[GIVEN RECORDS]

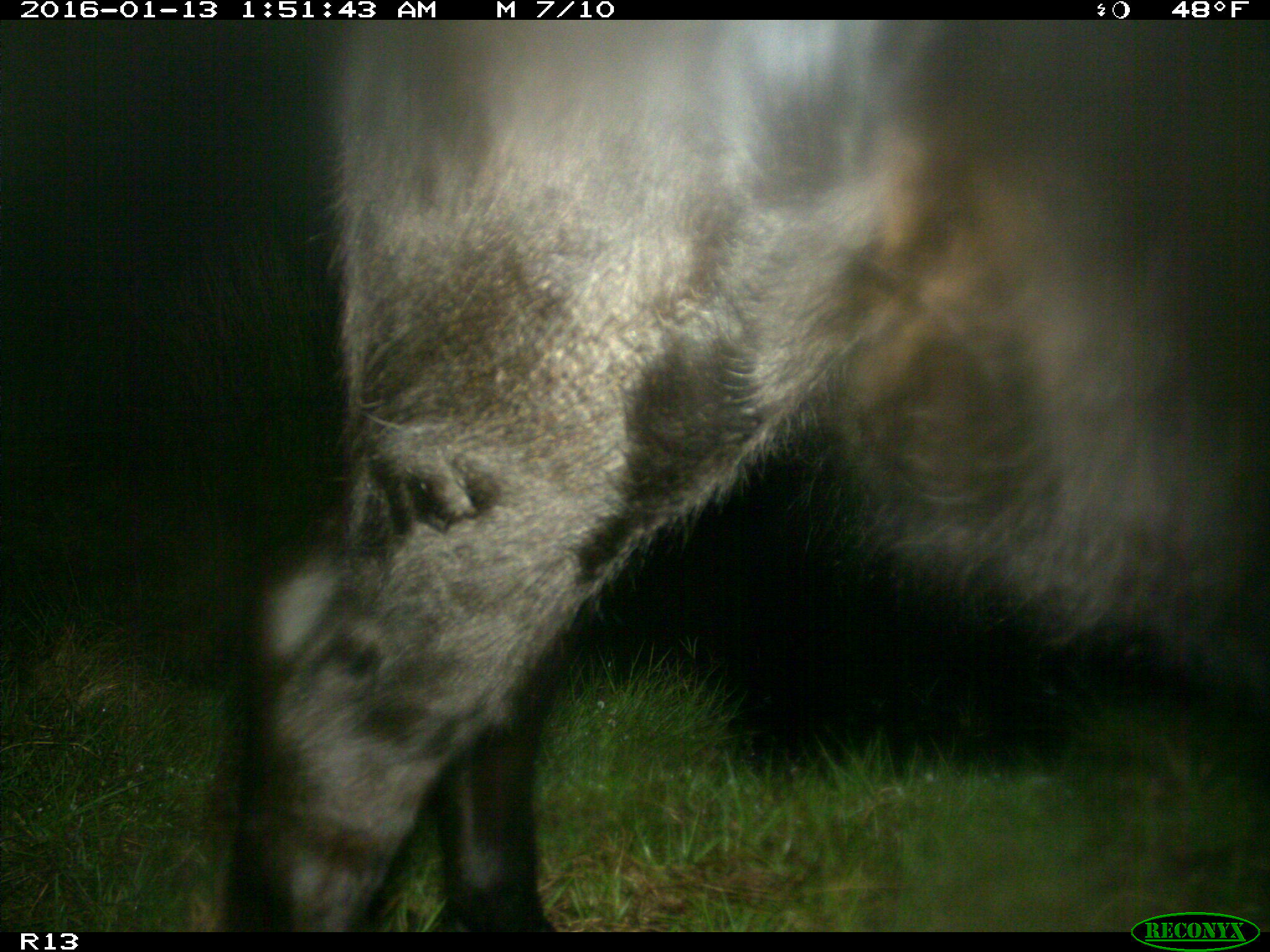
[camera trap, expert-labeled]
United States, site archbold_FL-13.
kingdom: Animalia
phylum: Chordata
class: Mammalia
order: Artiodactyla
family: Bovidae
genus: Bos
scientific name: Bos taurus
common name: domestic cow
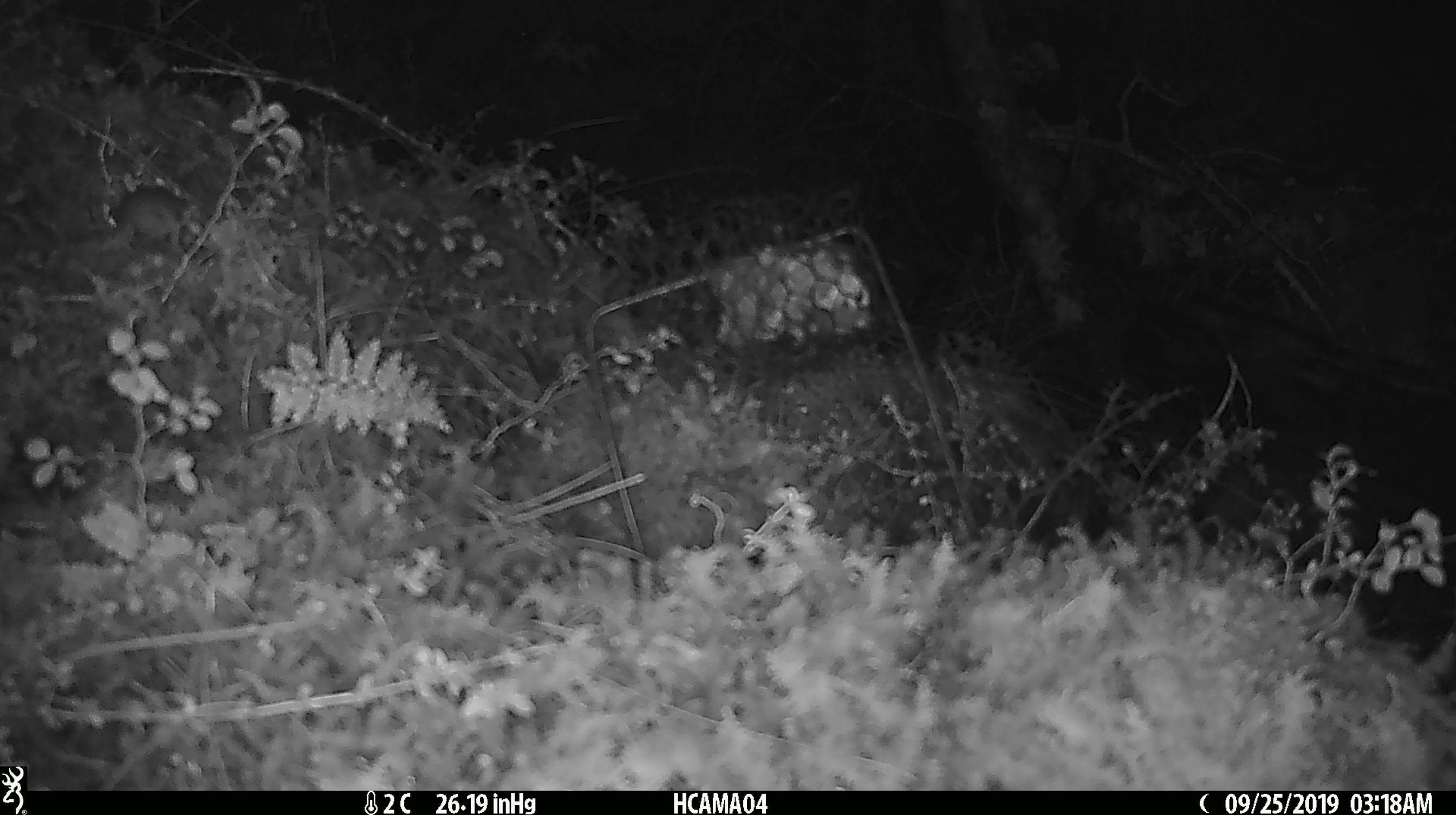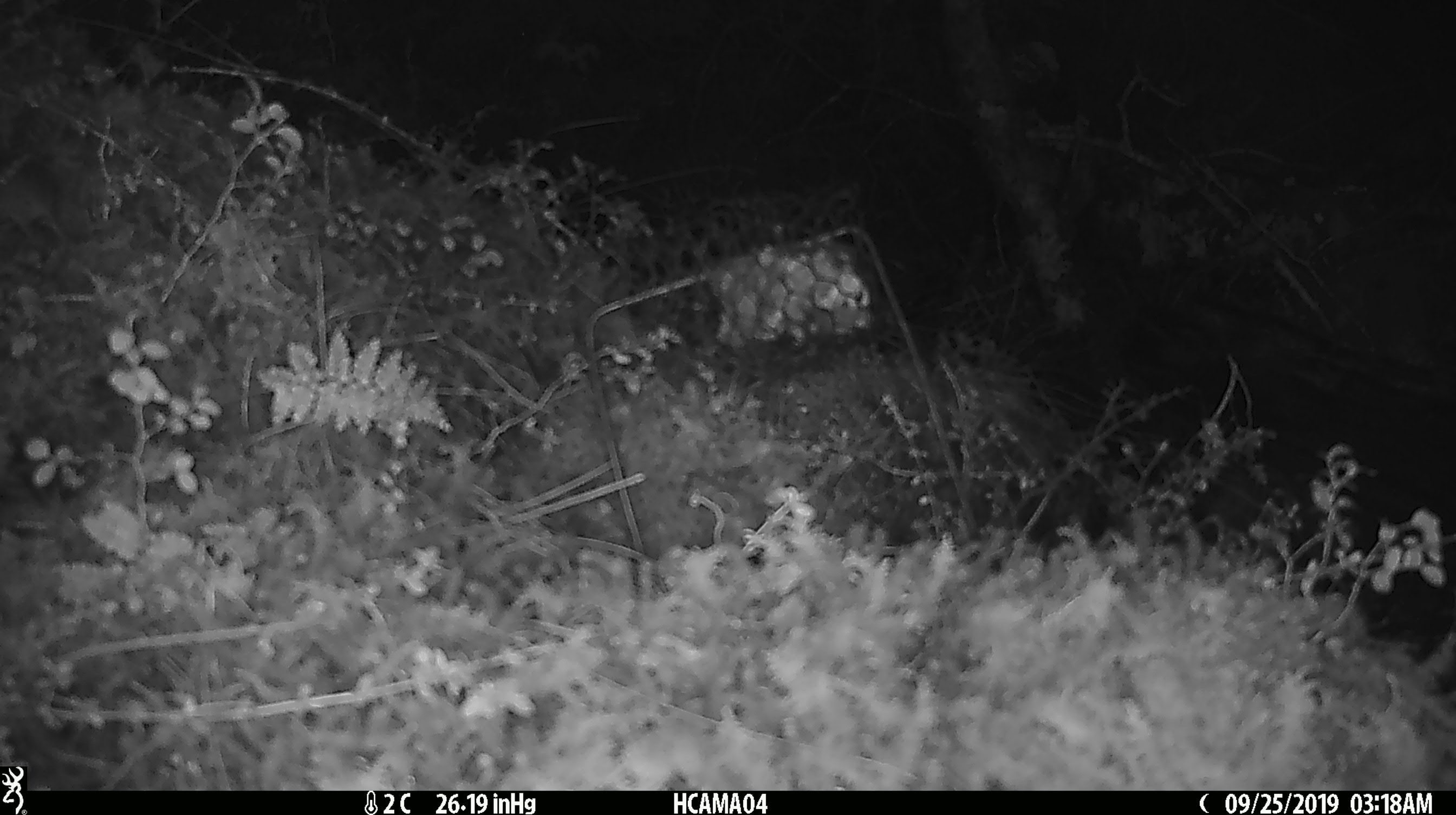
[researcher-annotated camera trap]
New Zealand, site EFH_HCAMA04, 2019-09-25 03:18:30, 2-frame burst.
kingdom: Animalia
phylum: Chordata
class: Mammalia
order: Rodentia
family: Muridae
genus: Mus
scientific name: Mus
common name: mouse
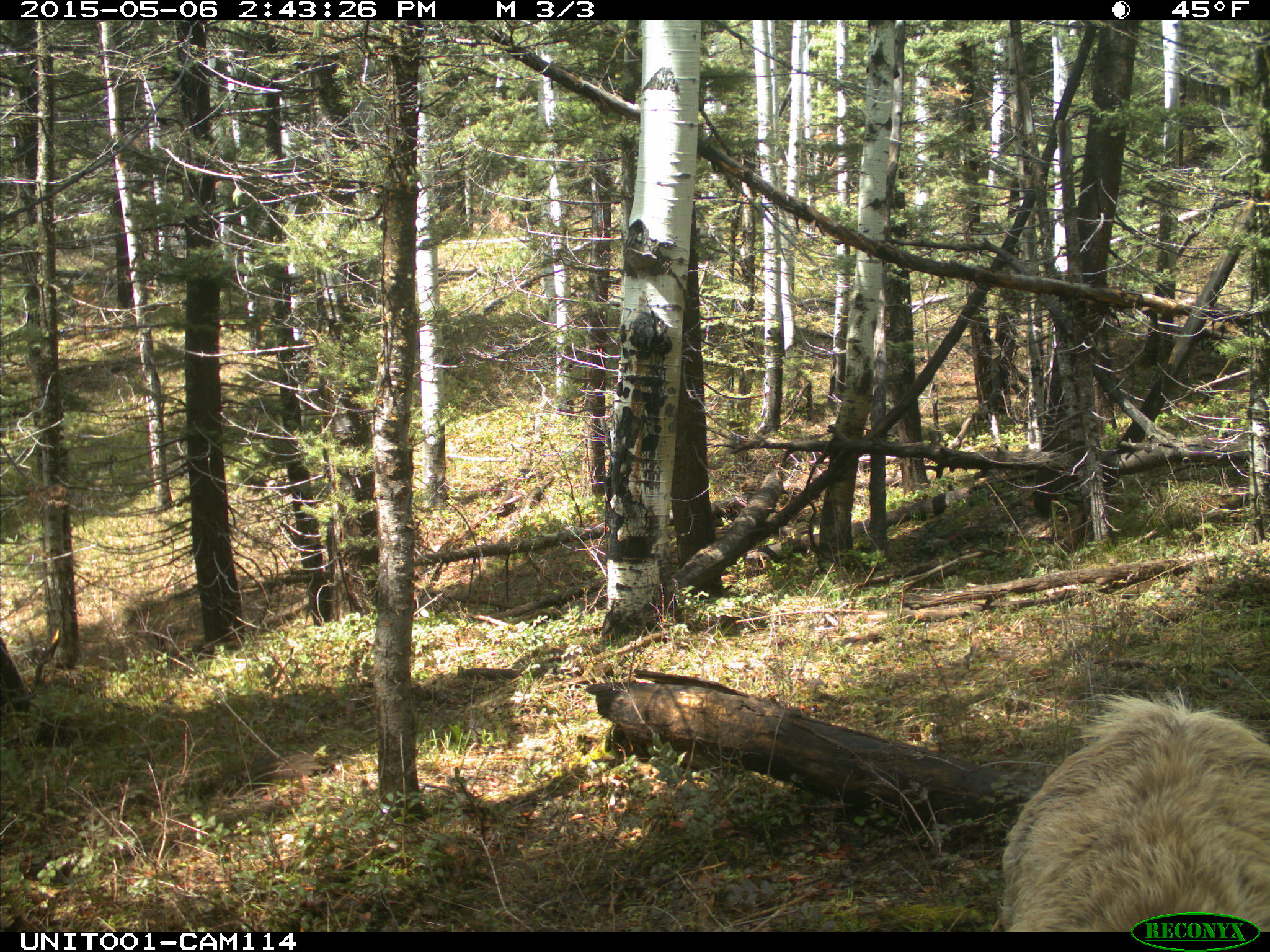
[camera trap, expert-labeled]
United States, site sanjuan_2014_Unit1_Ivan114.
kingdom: Animalia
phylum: Chordata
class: Mammalia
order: Artiodactyla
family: Cervidae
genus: Cervus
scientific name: Cervus elaphus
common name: red deer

[/GIVEN RECORDS]

- PROMPT -
Return word for word the line bearing "family: Bovidae" and every later line of the entries, but none of the pictures.

- FINISHED TASK -
family: Bovidae
genus: Bos
scientific name: Bos taurus
common name: domestic cow
[researcher-annotated camera trap]
New Zealand, site EFH_HCAMA04, 2019-09-25 03:18:30, 2-frame burst.
kingdom: Animalia
phylum: Chordata
class: Mammalia
order: Rodentia
family: Muridae
genus: Mus
scientific name: Mus
common name: mouse
[camera trap, expert-labeled]
United States, site sanjuan_2014_Unit1_Ivan114.
kingdom: Animalia
phylum: Chordata
class: Mammalia
order: Artiodactyla
family: Cervidae
genus: Cervus
scientific name: Cervus elaphus
common name: red deer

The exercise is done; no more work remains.